Die Abkürzung CuELA steht für computerunterstützte Erfassung und Langzeitanalyse von Muskel-Skelett-Belastungen. Weniger langatmig als der Name geriet glücklicherweise die Präsentation des neuartigen Messsystems in der Gemeinschaftsaktion „Sicheres Handwerk“ von Zentralverband Raum und Ausstattung (ZVR), Lederindustrie-Berufsgenossenschaft und Deutsche Messe.
„Fast jeder Bodenleger trägt nach ein paar Jahrzehnten einen körperlichen Schaden davon. Warum das so ist, wird hier transparent gemacht“, kommentierte Beobachter Gert F. Hausmann, stellvertretender Bundesinnungsmeister des Zentralverbands Parkett und Fußbodentechnik (ZVPF), das lebhafte Treiben auf dem Stand in Halle 9 der diesjährigen Domotex.
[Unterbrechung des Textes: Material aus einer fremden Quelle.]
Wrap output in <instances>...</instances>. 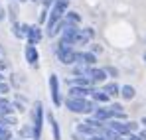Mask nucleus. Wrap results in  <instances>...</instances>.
<instances>
[{"mask_svg": "<svg viewBox=\"0 0 146 140\" xmlns=\"http://www.w3.org/2000/svg\"><path fill=\"white\" fill-rule=\"evenodd\" d=\"M93 38V30L87 28V30H79L77 26H67L61 34V40H59V46H85L89 40Z\"/></svg>", "mask_w": 146, "mask_h": 140, "instance_id": "obj_1", "label": "nucleus"}, {"mask_svg": "<svg viewBox=\"0 0 146 140\" xmlns=\"http://www.w3.org/2000/svg\"><path fill=\"white\" fill-rule=\"evenodd\" d=\"M65 107L71 111V113H93L95 111V103L93 101H87V99H67L65 101Z\"/></svg>", "mask_w": 146, "mask_h": 140, "instance_id": "obj_2", "label": "nucleus"}, {"mask_svg": "<svg viewBox=\"0 0 146 140\" xmlns=\"http://www.w3.org/2000/svg\"><path fill=\"white\" fill-rule=\"evenodd\" d=\"M65 10H67V0H57V2L53 4L51 14H49V18H48V32L57 22H61V16H63V12H65Z\"/></svg>", "mask_w": 146, "mask_h": 140, "instance_id": "obj_3", "label": "nucleus"}, {"mask_svg": "<svg viewBox=\"0 0 146 140\" xmlns=\"http://www.w3.org/2000/svg\"><path fill=\"white\" fill-rule=\"evenodd\" d=\"M57 59L65 65H71V63H77L79 61V53L69 46H59L57 47Z\"/></svg>", "mask_w": 146, "mask_h": 140, "instance_id": "obj_4", "label": "nucleus"}, {"mask_svg": "<svg viewBox=\"0 0 146 140\" xmlns=\"http://www.w3.org/2000/svg\"><path fill=\"white\" fill-rule=\"evenodd\" d=\"M42 126H44V109H42V103H36V111H34V128H32L34 140H40V136H42Z\"/></svg>", "mask_w": 146, "mask_h": 140, "instance_id": "obj_5", "label": "nucleus"}, {"mask_svg": "<svg viewBox=\"0 0 146 140\" xmlns=\"http://www.w3.org/2000/svg\"><path fill=\"white\" fill-rule=\"evenodd\" d=\"M49 91H51V101H53V105L55 107H59L61 105V97H59V79H57V75H49Z\"/></svg>", "mask_w": 146, "mask_h": 140, "instance_id": "obj_6", "label": "nucleus"}, {"mask_svg": "<svg viewBox=\"0 0 146 140\" xmlns=\"http://www.w3.org/2000/svg\"><path fill=\"white\" fill-rule=\"evenodd\" d=\"M95 89L93 87H71L69 89V97L71 99H85L87 95H93Z\"/></svg>", "mask_w": 146, "mask_h": 140, "instance_id": "obj_7", "label": "nucleus"}, {"mask_svg": "<svg viewBox=\"0 0 146 140\" xmlns=\"http://www.w3.org/2000/svg\"><path fill=\"white\" fill-rule=\"evenodd\" d=\"M109 128H113L119 136H126V134H130V128H128V122L124 124V122H121V120H111L109 124H107Z\"/></svg>", "mask_w": 146, "mask_h": 140, "instance_id": "obj_8", "label": "nucleus"}, {"mask_svg": "<svg viewBox=\"0 0 146 140\" xmlns=\"http://www.w3.org/2000/svg\"><path fill=\"white\" fill-rule=\"evenodd\" d=\"M79 63H81V65H89V67H93V65L97 63V57H95L93 51H83V53H79Z\"/></svg>", "mask_w": 146, "mask_h": 140, "instance_id": "obj_9", "label": "nucleus"}, {"mask_svg": "<svg viewBox=\"0 0 146 140\" xmlns=\"http://www.w3.org/2000/svg\"><path fill=\"white\" fill-rule=\"evenodd\" d=\"M40 40H42V30H40L38 26H30V32H28V42H30V46H36Z\"/></svg>", "mask_w": 146, "mask_h": 140, "instance_id": "obj_10", "label": "nucleus"}, {"mask_svg": "<svg viewBox=\"0 0 146 140\" xmlns=\"http://www.w3.org/2000/svg\"><path fill=\"white\" fill-rule=\"evenodd\" d=\"M26 59H28V63H30V65H38L40 53H38L36 46H28V47H26Z\"/></svg>", "mask_w": 146, "mask_h": 140, "instance_id": "obj_11", "label": "nucleus"}, {"mask_svg": "<svg viewBox=\"0 0 146 140\" xmlns=\"http://www.w3.org/2000/svg\"><path fill=\"white\" fill-rule=\"evenodd\" d=\"M95 118L97 120H109V118H115V113L111 109H95Z\"/></svg>", "mask_w": 146, "mask_h": 140, "instance_id": "obj_12", "label": "nucleus"}, {"mask_svg": "<svg viewBox=\"0 0 146 140\" xmlns=\"http://www.w3.org/2000/svg\"><path fill=\"white\" fill-rule=\"evenodd\" d=\"M69 85H71V87H91L93 81H91L89 77H75V79L69 81Z\"/></svg>", "mask_w": 146, "mask_h": 140, "instance_id": "obj_13", "label": "nucleus"}, {"mask_svg": "<svg viewBox=\"0 0 146 140\" xmlns=\"http://www.w3.org/2000/svg\"><path fill=\"white\" fill-rule=\"evenodd\" d=\"M28 32H30V26H26V24H14V36L16 38H28Z\"/></svg>", "mask_w": 146, "mask_h": 140, "instance_id": "obj_14", "label": "nucleus"}, {"mask_svg": "<svg viewBox=\"0 0 146 140\" xmlns=\"http://www.w3.org/2000/svg\"><path fill=\"white\" fill-rule=\"evenodd\" d=\"M103 93H107L109 97H117V95H121V87L117 83H107L105 89H103Z\"/></svg>", "mask_w": 146, "mask_h": 140, "instance_id": "obj_15", "label": "nucleus"}, {"mask_svg": "<svg viewBox=\"0 0 146 140\" xmlns=\"http://www.w3.org/2000/svg\"><path fill=\"white\" fill-rule=\"evenodd\" d=\"M48 120H49V124H51V130H53V140H59V138H61V134H59V126H57V122H55V118H53L51 113L48 115Z\"/></svg>", "mask_w": 146, "mask_h": 140, "instance_id": "obj_16", "label": "nucleus"}, {"mask_svg": "<svg viewBox=\"0 0 146 140\" xmlns=\"http://www.w3.org/2000/svg\"><path fill=\"white\" fill-rule=\"evenodd\" d=\"M134 87H130V85H124L121 89V95H122V99H126V101H130V99H134Z\"/></svg>", "mask_w": 146, "mask_h": 140, "instance_id": "obj_17", "label": "nucleus"}, {"mask_svg": "<svg viewBox=\"0 0 146 140\" xmlns=\"http://www.w3.org/2000/svg\"><path fill=\"white\" fill-rule=\"evenodd\" d=\"M63 26H65V22H63V20H61V22H57V24H55V26H53V28H51V30L48 32V36H49V38H55L59 32H63V30H61Z\"/></svg>", "mask_w": 146, "mask_h": 140, "instance_id": "obj_18", "label": "nucleus"}, {"mask_svg": "<svg viewBox=\"0 0 146 140\" xmlns=\"http://www.w3.org/2000/svg\"><path fill=\"white\" fill-rule=\"evenodd\" d=\"M0 113L2 115H10L12 113V105L8 101H4V99H0Z\"/></svg>", "mask_w": 146, "mask_h": 140, "instance_id": "obj_19", "label": "nucleus"}, {"mask_svg": "<svg viewBox=\"0 0 146 140\" xmlns=\"http://www.w3.org/2000/svg\"><path fill=\"white\" fill-rule=\"evenodd\" d=\"M65 22H67V26H73V24L79 22V16H77L75 12H69V14L65 16Z\"/></svg>", "mask_w": 146, "mask_h": 140, "instance_id": "obj_20", "label": "nucleus"}, {"mask_svg": "<svg viewBox=\"0 0 146 140\" xmlns=\"http://www.w3.org/2000/svg\"><path fill=\"white\" fill-rule=\"evenodd\" d=\"M93 99H95V101H99V103H107V101H109V95L95 91V93H93Z\"/></svg>", "mask_w": 146, "mask_h": 140, "instance_id": "obj_21", "label": "nucleus"}, {"mask_svg": "<svg viewBox=\"0 0 146 140\" xmlns=\"http://www.w3.org/2000/svg\"><path fill=\"white\" fill-rule=\"evenodd\" d=\"M0 140H10V130L8 128H0Z\"/></svg>", "mask_w": 146, "mask_h": 140, "instance_id": "obj_22", "label": "nucleus"}, {"mask_svg": "<svg viewBox=\"0 0 146 140\" xmlns=\"http://www.w3.org/2000/svg\"><path fill=\"white\" fill-rule=\"evenodd\" d=\"M105 71H107L109 75H113V77H117V73H119V71L115 69V67H107V69H105Z\"/></svg>", "mask_w": 146, "mask_h": 140, "instance_id": "obj_23", "label": "nucleus"}, {"mask_svg": "<svg viewBox=\"0 0 146 140\" xmlns=\"http://www.w3.org/2000/svg\"><path fill=\"white\" fill-rule=\"evenodd\" d=\"M55 2H57V0H44V8L48 10L49 6H51V4H55Z\"/></svg>", "mask_w": 146, "mask_h": 140, "instance_id": "obj_24", "label": "nucleus"}, {"mask_svg": "<svg viewBox=\"0 0 146 140\" xmlns=\"http://www.w3.org/2000/svg\"><path fill=\"white\" fill-rule=\"evenodd\" d=\"M0 93H8V85L0 81Z\"/></svg>", "mask_w": 146, "mask_h": 140, "instance_id": "obj_25", "label": "nucleus"}, {"mask_svg": "<svg viewBox=\"0 0 146 140\" xmlns=\"http://www.w3.org/2000/svg\"><path fill=\"white\" fill-rule=\"evenodd\" d=\"M128 128H130V132H132V130L138 128V124H136V122H128Z\"/></svg>", "mask_w": 146, "mask_h": 140, "instance_id": "obj_26", "label": "nucleus"}, {"mask_svg": "<svg viewBox=\"0 0 146 140\" xmlns=\"http://www.w3.org/2000/svg\"><path fill=\"white\" fill-rule=\"evenodd\" d=\"M140 138H142V140H146V128L142 130V132H140Z\"/></svg>", "mask_w": 146, "mask_h": 140, "instance_id": "obj_27", "label": "nucleus"}, {"mask_svg": "<svg viewBox=\"0 0 146 140\" xmlns=\"http://www.w3.org/2000/svg\"><path fill=\"white\" fill-rule=\"evenodd\" d=\"M128 140H142V138H140V136H132V134H130V138H128Z\"/></svg>", "mask_w": 146, "mask_h": 140, "instance_id": "obj_28", "label": "nucleus"}, {"mask_svg": "<svg viewBox=\"0 0 146 140\" xmlns=\"http://www.w3.org/2000/svg\"><path fill=\"white\" fill-rule=\"evenodd\" d=\"M0 69H6V63H2V61H0Z\"/></svg>", "mask_w": 146, "mask_h": 140, "instance_id": "obj_29", "label": "nucleus"}, {"mask_svg": "<svg viewBox=\"0 0 146 140\" xmlns=\"http://www.w3.org/2000/svg\"><path fill=\"white\" fill-rule=\"evenodd\" d=\"M0 18H4V10L2 8H0Z\"/></svg>", "mask_w": 146, "mask_h": 140, "instance_id": "obj_30", "label": "nucleus"}, {"mask_svg": "<svg viewBox=\"0 0 146 140\" xmlns=\"http://www.w3.org/2000/svg\"><path fill=\"white\" fill-rule=\"evenodd\" d=\"M142 124H144V126H146V117H144V118H142Z\"/></svg>", "mask_w": 146, "mask_h": 140, "instance_id": "obj_31", "label": "nucleus"}, {"mask_svg": "<svg viewBox=\"0 0 146 140\" xmlns=\"http://www.w3.org/2000/svg\"><path fill=\"white\" fill-rule=\"evenodd\" d=\"M2 79H4V77H2V75H0V81H2Z\"/></svg>", "mask_w": 146, "mask_h": 140, "instance_id": "obj_32", "label": "nucleus"}, {"mask_svg": "<svg viewBox=\"0 0 146 140\" xmlns=\"http://www.w3.org/2000/svg\"><path fill=\"white\" fill-rule=\"evenodd\" d=\"M144 61H146V53H144Z\"/></svg>", "mask_w": 146, "mask_h": 140, "instance_id": "obj_33", "label": "nucleus"}, {"mask_svg": "<svg viewBox=\"0 0 146 140\" xmlns=\"http://www.w3.org/2000/svg\"><path fill=\"white\" fill-rule=\"evenodd\" d=\"M20 2H24V0H20Z\"/></svg>", "mask_w": 146, "mask_h": 140, "instance_id": "obj_34", "label": "nucleus"}, {"mask_svg": "<svg viewBox=\"0 0 146 140\" xmlns=\"http://www.w3.org/2000/svg\"><path fill=\"white\" fill-rule=\"evenodd\" d=\"M34 2H36V0H34Z\"/></svg>", "mask_w": 146, "mask_h": 140, "instance_id": "obj_35", "label": "nucleus"}]
</instances>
In der Tat gehörte die Demonstration von Richard A. Kille, Obmann Bodenbelag des erstmals in dieser Form auf der Messe präsenten ZVR, und Andreas Post, seines Mitarbeiters am Institut für Fußbodentechnik und Raumausstattung (IFR), zu den publikumswirksamsten Sonderveranstaltungen in Hannover. Veranschaulicht wurden dank CuELA die vielfältigen Belastungen, die im Bodeneinsatz auf Skelett, Knie oder Wirbelsäule des Handwerkers einwirken. Für die umstehenden Fachbesucher wurden die elektronisch erhobenen Messergebnisse via Leinwand nachvollziehbar. Solcherart für die gesundheitlichen Aspekte des beruflichen Alltags sensibilisiert, gab Moderator Kille Interessierten gleich das passende Merkblatt „Arbeiten im Knien und Hocken“ der Lederindustrie-Berufsgenossenschaft an die Hand.
Denn aus den jahrzehntelangen Beanspruchungen resultierende körperliche Folgen sind längst zum volkswirtschaftlichen Faktor geworden: „Der eigene Körper ist das wichtigste Kapital des bodenlegenden Handwerkers. Er sollte damit sorgsam umgehen und sich spezifische Risiken seiner Tätigkeit bewusst machen“, riet Kille, ö.b.u.v. Sachverständiger für das Parkett- und Raumausstatter-Handwerk sowie Bodenleger-Gewerbe. Noch interessanter dürfte die von ihm präsentierte Praxisvorführung für viele Neugierige gewesen sein, weil mit einem neuartigen, von Kille mitentwickelten Abstoßmesser der Firma Mozart eine der wenigen technischen Novitäten der Messe gezeigt wurde. Anders als mit dem Sichelmondmesser soll die Schweißschnur damit „carpaccioartig“ (Kille) abgestoßen werden können.